> QUOTED PASSAGE:
[Start of Attachment]

KDE Wayland is an epilepsy inducing flickerfest with my Nvidia GPU, so it's off limits until they fix it. Games usually run fine on X11, but one exception I noticed is Noita, it runs like crap on X11, and runs great on Wayland for some reason.
Plasma 6 fixed a lot of issues I had with Wayland, mostly multi monitor, but I've been using it since steam on X11 would cause your entire desktop environment to freeze up consistently every time. I read it was because steam was constantly pinging your display ports to see if there was another monitor connected, but I don't know how true that is. Moving to Wayland fixed that probably because of xwayland
Used it for the last few years. X just doesn't work right with multiple monitors of different resolution.
I've been using it since Plasma 6 came out so about 3-4 weeks.
Overall, it's been a very negative experience for me. The main problems have been:
- Random scaling issues in apps: some apps show a slightly smaller cursor, other show a poorly upscaled one, others have random rendering issues like lines remaining on the screen after an option is no longer highlighted (gimp, libreoffice, many others), some apps have random flickering of parts of the UI, some apps no longer scale at all or are scaled twice. Plasmashell itself has blurry icons on the desktop but all other KDE apps don't. I know fractional scaling has always been problematic, but it has gotten worse to the point of being almost unusable
- Random crashes of GTK apps when using the wayland backend. Some GTK apps don't even start and segfault immediately with a wayland error in the terminal
- Some apps like okular and libreoffice lag like crazy or outright freeze when scrolling
- Some games not capturing the cursor properly (Proton)
- Inconsistent font rendering, some fonts look fine in some apps and atrocious in others
- Issues when resizing or moving windows, some times they "jerk" off the screen or resize to a very tiny window and I'm forced to use key combinations to resize them again
- Random issues with window decoration not appearing in some apps but randomy appearing for things like context menus
This is on a full AMD system with Arch Linux, the latest kernel and mesa-git. I hope for KDE's sake that there's something broken in my installation because I can't believe the KDE team released Plasma 6 in this sorry state.
I haven't run KDE 6 but on Kubuntu with the last LTS 5.27 release, I don't have any of those issues also on a fully AMD system
You know, some personal anecdote here but Arch is a really shitty distro when it comes to subtle, hard to detect, system config breakage so maybe there's something wrong somewhere in the system?

[End of Attachment]

> RECORDS SUPPLIED:

[Start of Attachment]

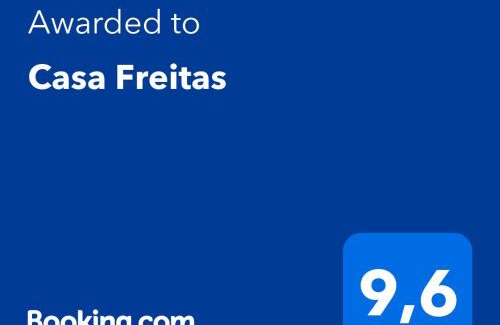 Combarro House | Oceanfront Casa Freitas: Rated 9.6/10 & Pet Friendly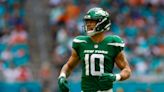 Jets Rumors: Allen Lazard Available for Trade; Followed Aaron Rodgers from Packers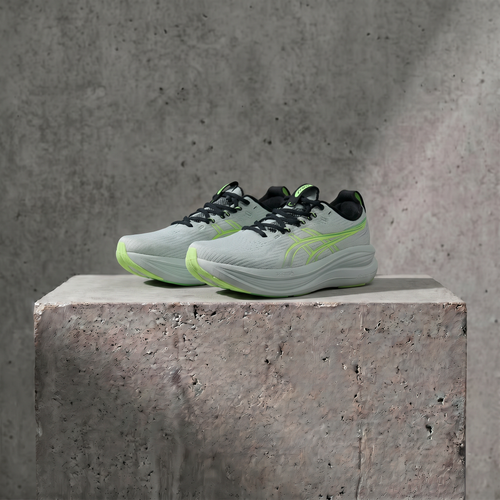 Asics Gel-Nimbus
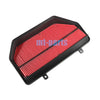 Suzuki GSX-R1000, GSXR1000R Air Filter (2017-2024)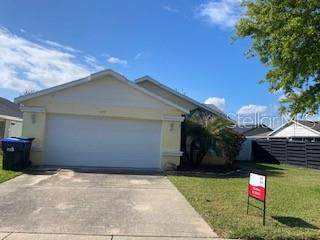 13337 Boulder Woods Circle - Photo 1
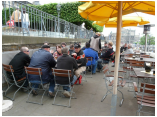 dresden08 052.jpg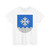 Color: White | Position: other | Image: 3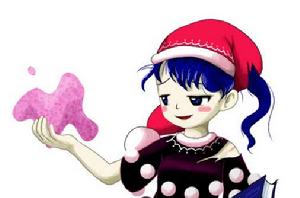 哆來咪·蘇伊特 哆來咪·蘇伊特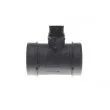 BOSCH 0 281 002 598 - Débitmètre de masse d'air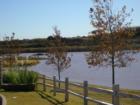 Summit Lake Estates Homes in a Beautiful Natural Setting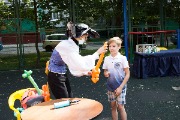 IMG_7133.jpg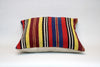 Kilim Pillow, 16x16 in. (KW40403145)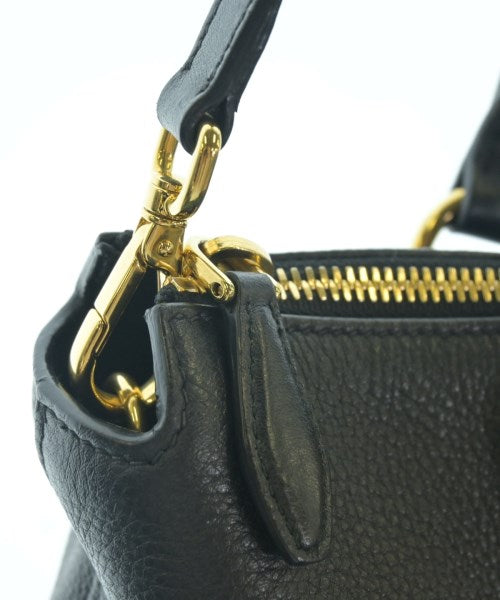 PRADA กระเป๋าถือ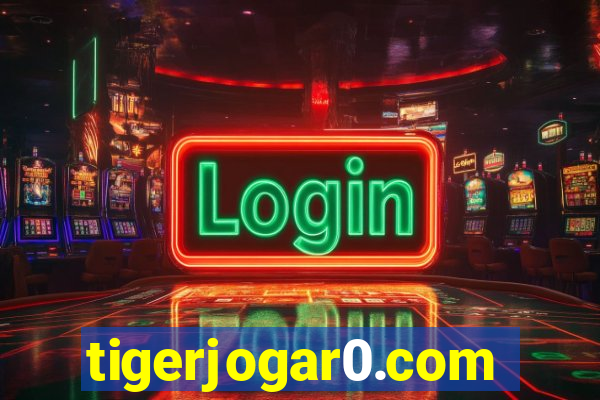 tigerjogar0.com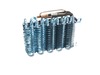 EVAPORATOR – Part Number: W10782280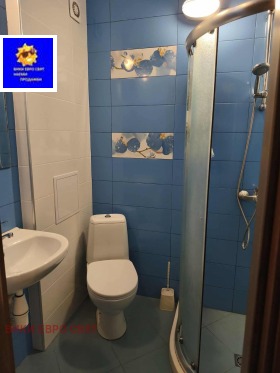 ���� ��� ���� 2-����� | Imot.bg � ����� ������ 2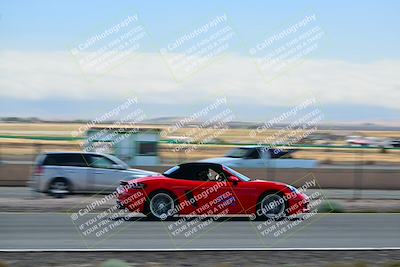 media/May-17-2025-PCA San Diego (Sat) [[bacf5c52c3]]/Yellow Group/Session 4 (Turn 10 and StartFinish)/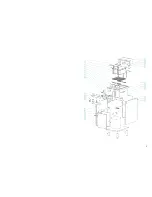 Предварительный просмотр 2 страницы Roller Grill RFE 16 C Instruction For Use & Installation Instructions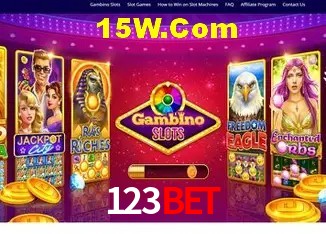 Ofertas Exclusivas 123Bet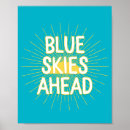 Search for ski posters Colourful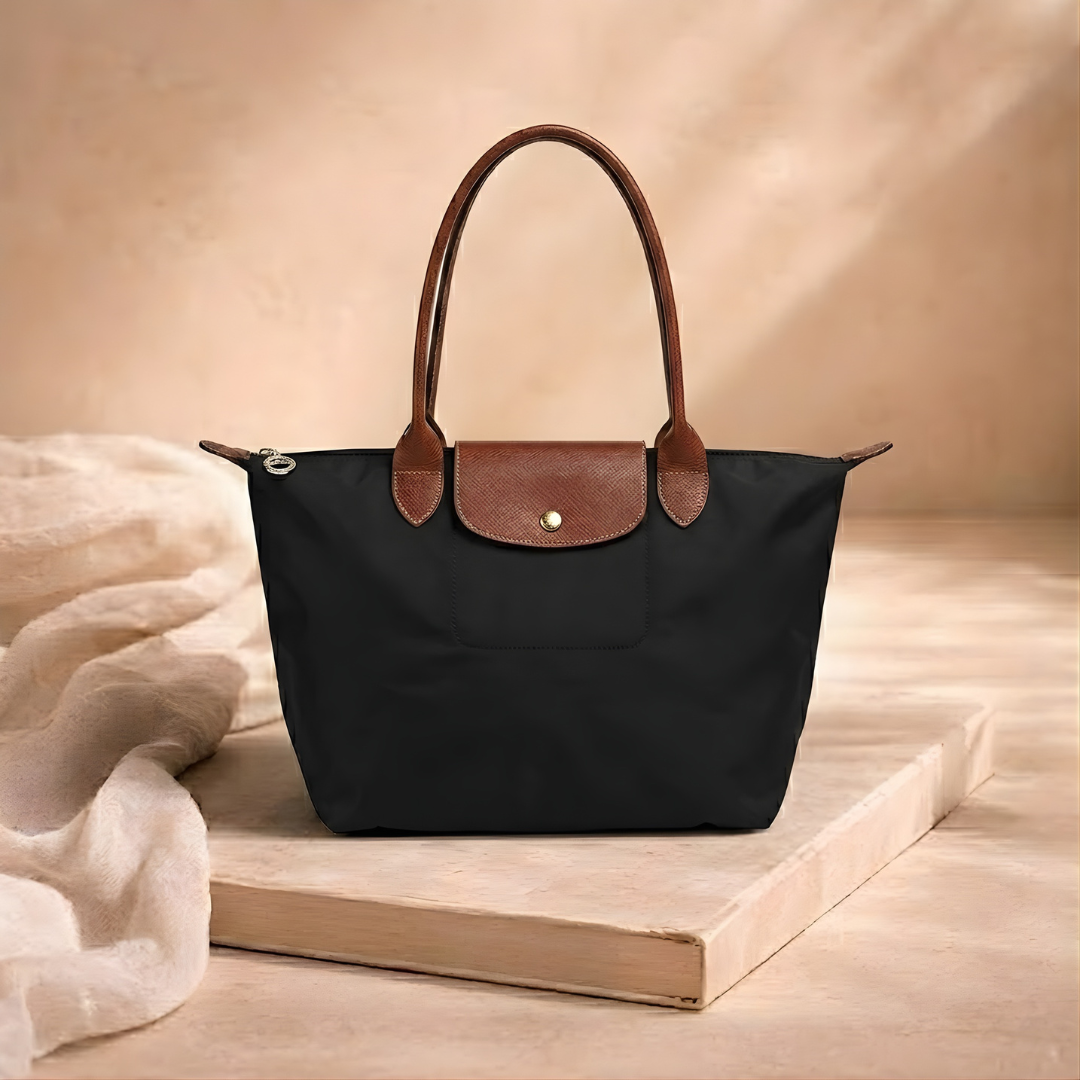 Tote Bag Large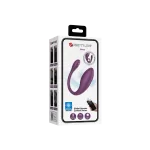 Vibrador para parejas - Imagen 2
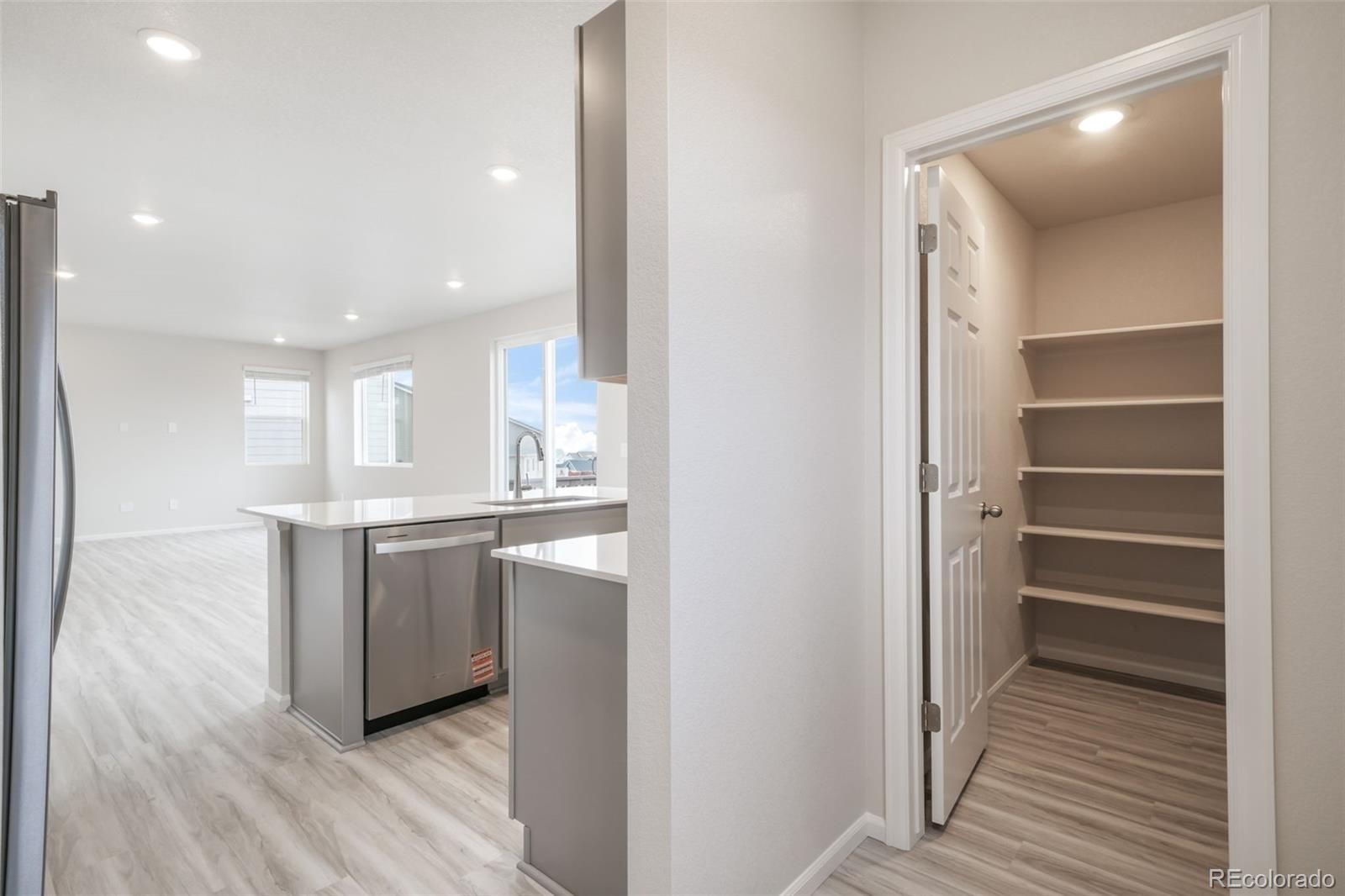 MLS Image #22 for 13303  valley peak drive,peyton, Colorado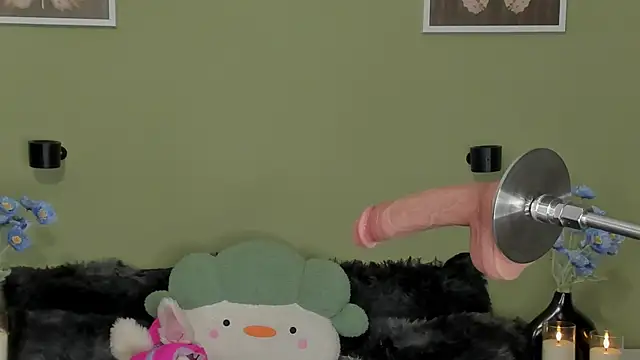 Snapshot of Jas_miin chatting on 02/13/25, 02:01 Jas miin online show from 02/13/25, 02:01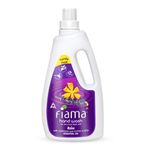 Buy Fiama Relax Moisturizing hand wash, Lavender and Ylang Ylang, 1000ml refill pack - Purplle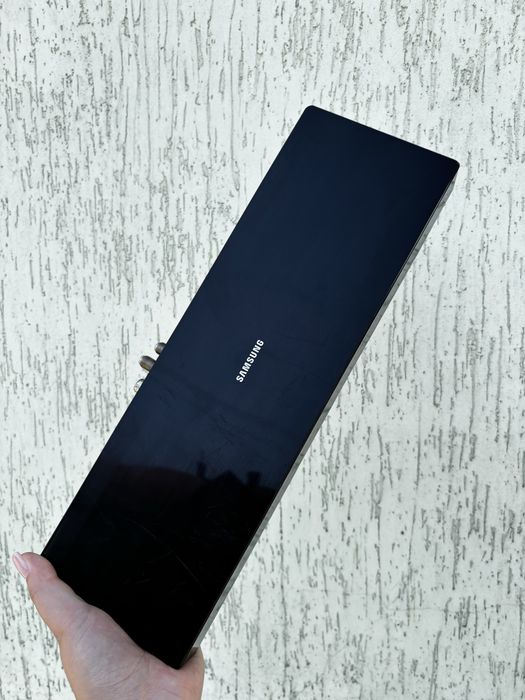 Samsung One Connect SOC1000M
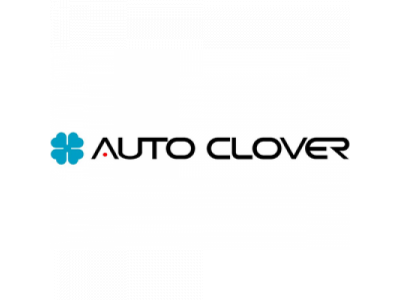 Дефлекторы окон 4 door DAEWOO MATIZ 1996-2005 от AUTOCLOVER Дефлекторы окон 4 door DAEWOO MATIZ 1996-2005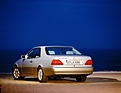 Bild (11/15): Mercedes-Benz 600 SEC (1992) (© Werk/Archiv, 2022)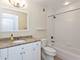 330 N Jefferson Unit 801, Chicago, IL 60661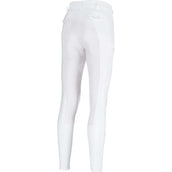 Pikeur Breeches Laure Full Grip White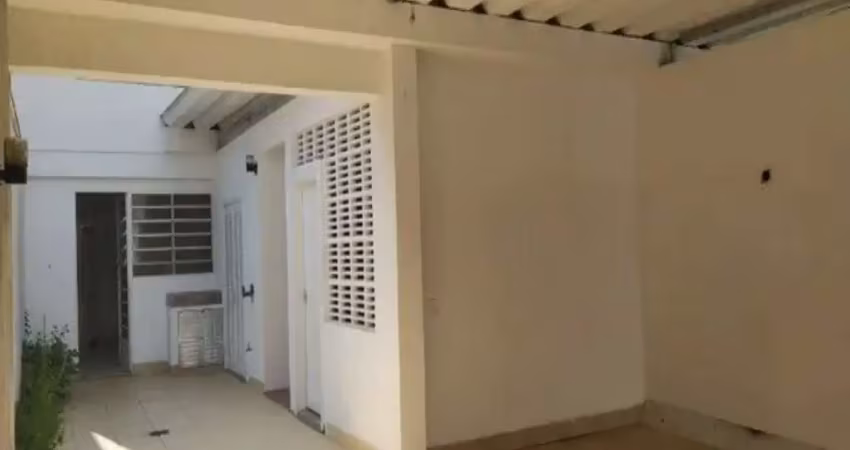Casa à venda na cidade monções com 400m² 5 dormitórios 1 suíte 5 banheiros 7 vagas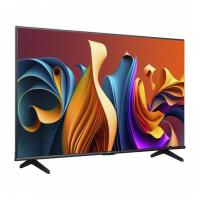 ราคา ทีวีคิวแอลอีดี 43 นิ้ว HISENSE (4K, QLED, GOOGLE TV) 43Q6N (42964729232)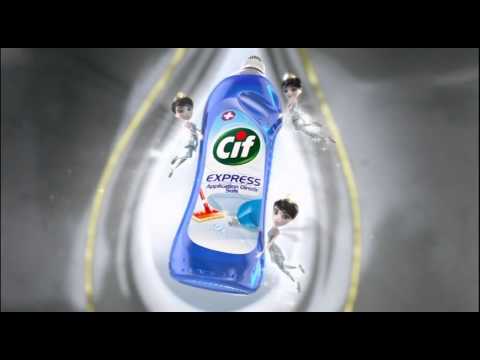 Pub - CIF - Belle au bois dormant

[End of Attachment]

According to the Wayland discussion, which game runs poorly on X11 but well on Wayland? Nothing you are asked to do involves the listing.

> ANSWER SPACE: Noita.